Michael Gordon, der zuvor mit „Das Netz“ (1947) und „An Act od Murder“ (1948) bereits zwei Film-noir-Stoffe inszeniert hatte, konzentriert sich in „Spielfieber“ ganz auf die Figur der spielsüchtigen Joan Boothe, die von Barbara Stanwyck überzeugend komplex dargestellt wird. Ihre Geschichte wird – typisch für den Film noir – als Rückblende von ihrem verzweifelten und ratlosen Ehemann erzählt, wobei die psychologische Erklärung für Joans Spielsucht nicht sehr einfallsreich auf das Verhältnis zu ihrer neurotischen Schwester zurückgeführt wird, die sich nach dem Tod der Mutter um die jüngere Joan kümmern musste und so in ihrer eigenen persönlichen Entwicklung zurückstecken musste, während Joan heiraten und ein erfülltes Leben genießen konnte.
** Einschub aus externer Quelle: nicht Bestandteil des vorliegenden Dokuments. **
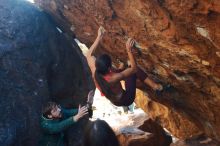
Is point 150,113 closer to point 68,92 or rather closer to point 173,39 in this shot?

Die Faszination, die Joan für das Glücksspiel empfindet, bringt „Spielfieber“ vor allem in den Nahaufnahmen gut zur Geltung, wenn Joan die Aufregung ins Gesicht geschrieben steht. Doch davon abgesehen bietet Gordons Drama wenig Höhepunkte. Nicht mal Joans Selbstmordversuch im Krankenhaus sorgt für Spannung. So ist es allein Barbara Stanwyck zu verdanken, dass „Spielfieber“ nicht zu einem rührseligen Melodram verkommt.